▶ TASKS:
[1] Please say whether each statement below agrees with the article on Polish green certificates, answering yes or no and quoting the words of the article that decide it. (a) The complaint claimed the certificates needed notification and approval under Articles 107 and 108 of the European Treaty. (b) The Polish certificates date from 2001. (c) The head of Poland's Office of Competition and Consumer Protection disagreed with the complaint's view.
[2] Write out a passage of the article on Polish green certificates word for word, starting at "1. All of the" and ending at "on their bills.".

▶ SELECTED EXCERPT:
European Commission Readies to Hit Poland Hard on Green Certificates and Market Distortion

The European Commission's Directorate General for Competition is about to announce a decision on the Polish Green Certificate matter, SA.37224 (2013/CP). The complaint to the Commission alleged that the certificates were state aid and had to be notified and approved as such under the European Treaty, Articles 107 and 108. This same viewpoint was internally expressed to the Minister of Economy in 2013 by the head of the Office of Competition and Consumer Protection in Poland. The Commission has apparently told UOKiK that it contends that the certificates are state aid. [An obvious point since every certificate program since 2001 has been classified as state aid by the Commission]. See references in "Why Poland Urgently Needs a New Green Certificate Law," gramwzielone.com [PL]. [English version]. The Commission has the authority to declare state aid unlawful and is required to do so if it is not notified. The failure to notify means that the certificates are null and void since their inception in 2005. The consequences will be devastating without a retroactive legislative fix that is approved by the Commission:

1. All of the state support would have to be returned or recovered. The most logic route would be for the recipients to provide the money to the URE which would refund the customers who have been paying for the green energy premium since 2005. When the French wind tariffs were on the road to being held to be state aid that was also unnotified, claims immediately rose from electricity users in France for the "illegal charges" on their bills.

▶ INFORMATION PROVIDED:
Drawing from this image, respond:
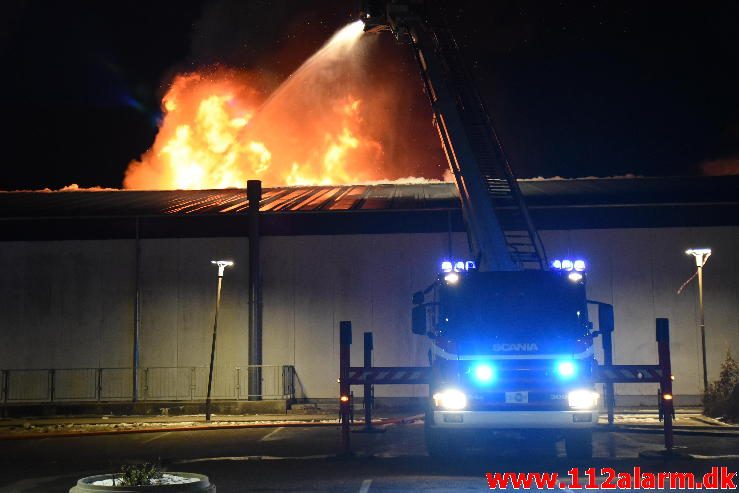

▶ SOLUTIONS TO THE PROBLEMS:
[1]
(a) Yes: "The complaint to the Commission alleged that the certificates were state aid and had to be notified and approved as such under the European Treaty, Articles 107 and 108."
(b) No: "the certificates are null and void since their inception in 2005."
(c) No: "This same viewpoint was internally expressed to the Minister of Economy in 2013 by the head of the Office of Competition and Consumer Protection in Poland."

[2]
1. All of the state support would have to be returned or recovered. The most logic route would be for the recipients to provide the money to the URE which would refund the customers who have been paying for the green energy premium since 2005. When the French wind tariffs were on the road to being held to be state aid that was also unnotified, claims immediately rose from electricity users in France for the "illegal charges" on their bills.